Thursday, June 20, 2013

Everybody Run, Run, Run

"He had introduced Ifemelu to Fela at university. She had, before then, thought of Fela as the mad weed-smoker who wore underwear at his concerts, but she had come to love the Afrobeat sound and they would lie on his mattress in Nsukka and lisen to it and then she would leap up and make swift, vulgar movements with her hips when the run-run-run chorus came on."

One need not know much about the music of Fela Kuti for this passage from early in Chimamanda Ngozi Adichie's Americanah to be evocative of college love affairs, for the run-on sentence to call to mind the running together of amorous recollections.

However, if one recognizes the "run-run-run chorus" to which Ifemelu is making her swift and vulgar hip motions as coming from a song entitled "Sorrow, Tears and Blood," which Fela had written about police violence in general--and a brutal police raid on his family compound in particular--then one is left with a sense of Ifemelu and Obinze (the "he" who is remembering) as people all too capable of taking their pleasures in abstraction from the social context that gave rise to the Afrobeat sound.

I have not finished the book yet, but already I have a sense that it is the sort of book that will be reprinted 30 or 50 years from now with an apparatus of scholarly endnotes, and deservedly so.

Everybody run run run
Everybody scatter scatter
Some people lost some bread
Some one nearly die
Some one just die
Police dey come, Army dey come
Confusion everywhere
Seven minutes later
All don cool down, brother
Police don go away
Army don disappear
Dem leave Sorrow, Tears, and Blood
Dem regular trade mark

Wednesday, June 19, 2013

Metaphor(a)

'It is interesting how a historian of [modern Greek], Peter Mackridge..., argues that the use of quotation marks in Greece around any comment that strays too far from the literal is a noticeable stylistic feature and demonstrates an estrangement from metaphor.

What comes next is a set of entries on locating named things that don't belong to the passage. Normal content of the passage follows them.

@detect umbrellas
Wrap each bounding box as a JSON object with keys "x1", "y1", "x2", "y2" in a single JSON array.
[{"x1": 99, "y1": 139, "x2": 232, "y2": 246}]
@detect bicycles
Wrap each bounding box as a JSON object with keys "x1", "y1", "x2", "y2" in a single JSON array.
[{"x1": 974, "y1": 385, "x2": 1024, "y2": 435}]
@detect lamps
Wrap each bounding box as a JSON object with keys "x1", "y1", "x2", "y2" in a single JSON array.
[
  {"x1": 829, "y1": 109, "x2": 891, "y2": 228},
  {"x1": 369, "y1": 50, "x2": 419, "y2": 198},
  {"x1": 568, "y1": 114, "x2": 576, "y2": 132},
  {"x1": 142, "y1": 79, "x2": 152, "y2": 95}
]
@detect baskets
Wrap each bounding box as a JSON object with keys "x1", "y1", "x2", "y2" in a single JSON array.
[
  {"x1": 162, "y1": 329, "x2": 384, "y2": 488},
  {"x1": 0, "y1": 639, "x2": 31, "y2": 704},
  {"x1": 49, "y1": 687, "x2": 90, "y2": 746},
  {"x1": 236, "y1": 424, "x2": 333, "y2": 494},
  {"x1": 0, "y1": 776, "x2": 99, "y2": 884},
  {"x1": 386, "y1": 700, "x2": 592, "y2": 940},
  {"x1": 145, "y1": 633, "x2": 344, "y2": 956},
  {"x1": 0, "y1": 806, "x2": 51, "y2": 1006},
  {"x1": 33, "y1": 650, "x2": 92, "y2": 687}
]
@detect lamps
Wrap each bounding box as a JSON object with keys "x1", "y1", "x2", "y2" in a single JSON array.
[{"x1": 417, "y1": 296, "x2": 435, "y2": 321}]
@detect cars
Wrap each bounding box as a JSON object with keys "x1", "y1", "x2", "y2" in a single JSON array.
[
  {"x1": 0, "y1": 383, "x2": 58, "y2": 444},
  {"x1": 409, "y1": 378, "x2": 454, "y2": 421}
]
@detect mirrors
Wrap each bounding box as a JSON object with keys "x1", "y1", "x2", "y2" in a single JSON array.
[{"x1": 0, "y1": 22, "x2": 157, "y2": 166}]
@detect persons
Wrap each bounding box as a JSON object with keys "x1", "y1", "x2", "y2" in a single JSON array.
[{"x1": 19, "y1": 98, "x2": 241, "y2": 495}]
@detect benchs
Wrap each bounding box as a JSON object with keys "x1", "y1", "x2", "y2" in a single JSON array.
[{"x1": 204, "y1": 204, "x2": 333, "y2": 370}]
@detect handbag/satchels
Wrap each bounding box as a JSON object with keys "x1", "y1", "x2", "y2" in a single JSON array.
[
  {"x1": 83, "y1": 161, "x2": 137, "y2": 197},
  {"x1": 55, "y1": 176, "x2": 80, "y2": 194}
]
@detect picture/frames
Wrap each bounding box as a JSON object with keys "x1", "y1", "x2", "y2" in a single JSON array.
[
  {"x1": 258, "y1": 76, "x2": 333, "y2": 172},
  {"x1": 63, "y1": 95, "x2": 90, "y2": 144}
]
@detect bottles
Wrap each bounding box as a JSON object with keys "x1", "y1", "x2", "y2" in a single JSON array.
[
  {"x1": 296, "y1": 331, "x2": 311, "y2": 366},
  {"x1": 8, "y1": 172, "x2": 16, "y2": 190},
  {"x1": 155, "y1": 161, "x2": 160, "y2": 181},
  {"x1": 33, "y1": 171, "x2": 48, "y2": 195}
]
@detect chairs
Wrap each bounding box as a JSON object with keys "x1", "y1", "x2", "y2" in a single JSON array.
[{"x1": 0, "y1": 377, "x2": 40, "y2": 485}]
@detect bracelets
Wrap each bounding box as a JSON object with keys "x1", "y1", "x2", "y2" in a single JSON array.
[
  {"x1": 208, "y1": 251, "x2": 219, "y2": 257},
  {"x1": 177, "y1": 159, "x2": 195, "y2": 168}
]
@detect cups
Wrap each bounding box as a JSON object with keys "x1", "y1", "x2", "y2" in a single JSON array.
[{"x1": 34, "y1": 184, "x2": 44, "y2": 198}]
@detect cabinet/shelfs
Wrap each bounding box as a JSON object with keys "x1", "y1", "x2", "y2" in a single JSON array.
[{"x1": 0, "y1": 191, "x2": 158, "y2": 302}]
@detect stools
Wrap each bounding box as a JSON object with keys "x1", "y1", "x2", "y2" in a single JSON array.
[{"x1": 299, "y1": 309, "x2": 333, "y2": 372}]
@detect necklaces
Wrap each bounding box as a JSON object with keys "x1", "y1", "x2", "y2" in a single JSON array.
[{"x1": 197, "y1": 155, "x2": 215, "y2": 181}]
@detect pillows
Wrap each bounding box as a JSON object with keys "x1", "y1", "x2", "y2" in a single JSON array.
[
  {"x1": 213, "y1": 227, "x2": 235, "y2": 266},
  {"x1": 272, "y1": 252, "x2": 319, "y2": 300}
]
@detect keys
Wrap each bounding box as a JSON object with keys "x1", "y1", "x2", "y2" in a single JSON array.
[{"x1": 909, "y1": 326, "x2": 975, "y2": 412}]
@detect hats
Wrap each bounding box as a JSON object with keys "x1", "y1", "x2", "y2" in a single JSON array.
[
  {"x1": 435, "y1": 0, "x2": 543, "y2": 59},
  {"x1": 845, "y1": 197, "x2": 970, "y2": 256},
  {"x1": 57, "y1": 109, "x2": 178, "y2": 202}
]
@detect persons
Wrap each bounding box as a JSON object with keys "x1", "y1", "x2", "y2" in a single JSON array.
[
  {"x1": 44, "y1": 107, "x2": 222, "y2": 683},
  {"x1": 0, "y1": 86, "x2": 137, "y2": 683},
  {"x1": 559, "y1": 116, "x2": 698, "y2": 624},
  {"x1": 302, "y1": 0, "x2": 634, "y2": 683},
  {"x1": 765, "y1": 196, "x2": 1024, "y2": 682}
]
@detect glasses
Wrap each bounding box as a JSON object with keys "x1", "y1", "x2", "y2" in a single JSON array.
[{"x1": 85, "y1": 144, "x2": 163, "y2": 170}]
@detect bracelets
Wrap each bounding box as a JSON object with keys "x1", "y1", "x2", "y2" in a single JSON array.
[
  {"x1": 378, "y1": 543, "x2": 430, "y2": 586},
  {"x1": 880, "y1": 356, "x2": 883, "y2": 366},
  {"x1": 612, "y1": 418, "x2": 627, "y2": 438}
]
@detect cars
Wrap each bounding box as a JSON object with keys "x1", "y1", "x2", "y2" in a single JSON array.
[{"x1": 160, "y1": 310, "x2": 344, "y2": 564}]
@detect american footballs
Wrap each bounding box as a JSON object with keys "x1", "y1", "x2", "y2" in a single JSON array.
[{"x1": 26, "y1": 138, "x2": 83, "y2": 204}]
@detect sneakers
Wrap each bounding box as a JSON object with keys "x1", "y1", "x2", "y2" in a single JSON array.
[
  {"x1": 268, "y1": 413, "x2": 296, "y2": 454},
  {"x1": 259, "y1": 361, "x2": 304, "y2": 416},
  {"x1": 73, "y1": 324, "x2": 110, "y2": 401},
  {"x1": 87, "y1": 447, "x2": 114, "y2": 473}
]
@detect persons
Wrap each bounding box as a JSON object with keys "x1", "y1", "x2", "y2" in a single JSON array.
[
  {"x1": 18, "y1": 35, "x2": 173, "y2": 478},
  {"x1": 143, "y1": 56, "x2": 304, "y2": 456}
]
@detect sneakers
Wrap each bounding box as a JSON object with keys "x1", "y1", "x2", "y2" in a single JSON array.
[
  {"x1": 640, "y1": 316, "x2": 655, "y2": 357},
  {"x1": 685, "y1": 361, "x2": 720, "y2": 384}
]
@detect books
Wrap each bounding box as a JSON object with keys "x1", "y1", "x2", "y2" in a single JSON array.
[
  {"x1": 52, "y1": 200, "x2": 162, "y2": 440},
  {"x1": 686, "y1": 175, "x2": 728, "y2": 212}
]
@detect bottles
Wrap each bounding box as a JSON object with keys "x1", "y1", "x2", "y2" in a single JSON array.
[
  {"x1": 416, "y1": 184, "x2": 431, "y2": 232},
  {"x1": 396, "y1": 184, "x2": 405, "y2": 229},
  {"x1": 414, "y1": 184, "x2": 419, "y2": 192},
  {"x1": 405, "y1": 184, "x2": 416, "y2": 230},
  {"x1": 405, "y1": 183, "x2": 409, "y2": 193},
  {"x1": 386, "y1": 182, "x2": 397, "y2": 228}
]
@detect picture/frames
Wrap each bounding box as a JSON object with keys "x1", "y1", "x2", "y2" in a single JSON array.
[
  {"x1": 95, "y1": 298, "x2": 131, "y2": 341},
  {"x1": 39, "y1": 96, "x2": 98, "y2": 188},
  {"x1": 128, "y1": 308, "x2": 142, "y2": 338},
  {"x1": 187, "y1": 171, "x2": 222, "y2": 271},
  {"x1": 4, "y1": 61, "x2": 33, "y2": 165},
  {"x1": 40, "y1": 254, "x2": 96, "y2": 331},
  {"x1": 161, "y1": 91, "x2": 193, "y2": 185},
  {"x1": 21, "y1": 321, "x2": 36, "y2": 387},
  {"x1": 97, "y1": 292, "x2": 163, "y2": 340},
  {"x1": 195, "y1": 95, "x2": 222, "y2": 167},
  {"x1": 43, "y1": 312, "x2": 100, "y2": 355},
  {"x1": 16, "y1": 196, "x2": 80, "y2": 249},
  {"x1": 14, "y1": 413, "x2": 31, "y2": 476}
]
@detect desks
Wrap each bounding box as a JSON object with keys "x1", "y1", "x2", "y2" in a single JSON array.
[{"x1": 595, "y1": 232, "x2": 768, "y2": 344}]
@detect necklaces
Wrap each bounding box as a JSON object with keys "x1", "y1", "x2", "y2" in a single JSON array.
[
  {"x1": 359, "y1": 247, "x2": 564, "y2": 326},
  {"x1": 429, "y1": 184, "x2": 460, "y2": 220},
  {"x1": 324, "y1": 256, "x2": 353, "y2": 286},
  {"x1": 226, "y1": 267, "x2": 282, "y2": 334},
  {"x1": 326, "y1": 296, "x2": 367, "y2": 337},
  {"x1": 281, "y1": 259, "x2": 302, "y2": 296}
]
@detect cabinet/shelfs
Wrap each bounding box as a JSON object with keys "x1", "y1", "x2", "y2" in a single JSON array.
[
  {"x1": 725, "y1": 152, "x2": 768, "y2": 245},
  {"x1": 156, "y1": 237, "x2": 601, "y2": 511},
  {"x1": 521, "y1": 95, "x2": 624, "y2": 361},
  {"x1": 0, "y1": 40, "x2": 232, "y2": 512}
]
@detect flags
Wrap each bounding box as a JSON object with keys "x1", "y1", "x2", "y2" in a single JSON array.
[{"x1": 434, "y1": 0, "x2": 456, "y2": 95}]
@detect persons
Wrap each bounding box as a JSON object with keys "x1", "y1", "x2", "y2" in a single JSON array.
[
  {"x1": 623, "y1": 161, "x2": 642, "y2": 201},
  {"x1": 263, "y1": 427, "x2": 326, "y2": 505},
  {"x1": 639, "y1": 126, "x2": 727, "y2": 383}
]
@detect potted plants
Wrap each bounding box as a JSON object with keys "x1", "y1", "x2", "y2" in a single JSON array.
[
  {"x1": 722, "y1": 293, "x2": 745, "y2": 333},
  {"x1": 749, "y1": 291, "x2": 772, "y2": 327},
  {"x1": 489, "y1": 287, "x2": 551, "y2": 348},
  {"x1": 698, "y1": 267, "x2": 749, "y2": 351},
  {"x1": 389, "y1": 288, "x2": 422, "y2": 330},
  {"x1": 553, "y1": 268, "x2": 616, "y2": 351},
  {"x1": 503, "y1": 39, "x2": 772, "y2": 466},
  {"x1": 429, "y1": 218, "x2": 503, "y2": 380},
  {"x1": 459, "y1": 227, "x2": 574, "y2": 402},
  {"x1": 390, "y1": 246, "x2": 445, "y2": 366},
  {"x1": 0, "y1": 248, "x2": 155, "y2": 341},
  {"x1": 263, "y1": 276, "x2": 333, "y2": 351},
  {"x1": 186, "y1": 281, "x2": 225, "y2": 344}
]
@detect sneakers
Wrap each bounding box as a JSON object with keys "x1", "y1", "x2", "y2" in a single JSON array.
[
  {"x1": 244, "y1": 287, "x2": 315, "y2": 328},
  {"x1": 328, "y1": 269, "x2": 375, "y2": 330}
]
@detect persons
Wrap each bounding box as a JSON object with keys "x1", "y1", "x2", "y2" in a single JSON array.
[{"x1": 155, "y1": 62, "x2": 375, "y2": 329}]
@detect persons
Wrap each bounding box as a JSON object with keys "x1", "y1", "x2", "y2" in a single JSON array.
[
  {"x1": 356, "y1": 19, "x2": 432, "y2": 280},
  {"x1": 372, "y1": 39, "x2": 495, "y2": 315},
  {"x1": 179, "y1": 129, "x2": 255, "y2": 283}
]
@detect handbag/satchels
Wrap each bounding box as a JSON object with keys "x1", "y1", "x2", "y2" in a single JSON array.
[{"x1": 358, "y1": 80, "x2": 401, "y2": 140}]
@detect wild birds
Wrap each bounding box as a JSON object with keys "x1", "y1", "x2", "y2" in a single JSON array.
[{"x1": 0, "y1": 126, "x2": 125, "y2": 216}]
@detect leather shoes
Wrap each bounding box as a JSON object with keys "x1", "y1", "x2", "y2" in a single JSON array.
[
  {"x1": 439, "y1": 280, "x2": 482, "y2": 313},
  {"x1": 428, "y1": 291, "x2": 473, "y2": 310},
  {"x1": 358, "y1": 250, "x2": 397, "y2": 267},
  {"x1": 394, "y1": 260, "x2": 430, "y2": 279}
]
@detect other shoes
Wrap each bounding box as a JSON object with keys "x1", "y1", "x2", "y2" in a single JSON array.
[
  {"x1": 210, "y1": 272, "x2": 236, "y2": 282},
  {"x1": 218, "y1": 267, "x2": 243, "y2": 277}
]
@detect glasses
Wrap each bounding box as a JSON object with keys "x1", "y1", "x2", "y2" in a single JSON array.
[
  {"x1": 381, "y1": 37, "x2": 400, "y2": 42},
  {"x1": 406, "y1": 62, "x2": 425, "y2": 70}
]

Others, too, have shown how bouts of authoritarian rule in Greece, not least during the last dictatorship from 1967 to 1974, were vitally opposed to the dangers of metaphor.... The early 1990s also elicited a form of literal reading as a way of controlling the ways others read the self. Foreigners who were keen to mock Greek sensitivities over the name "Macedonia" were told in no uncertain terms to "study history" and to learn "the truth"....'

I can't recommend the book from which I took this quote. (Vangelis Calotychos, The Balkan Prospect: Identity, Culture, and Politics in Greece after 1989, pp. 52-53) Among its several flaws, it is one of those academic books so heavily buttressed with an armature of footnotes, bibliography and parenthetical citations that one could never falsely accuse its author of having had an original insight: Each of my ellipses above elides over a citation, for the sake of readability and to draw out the essential point.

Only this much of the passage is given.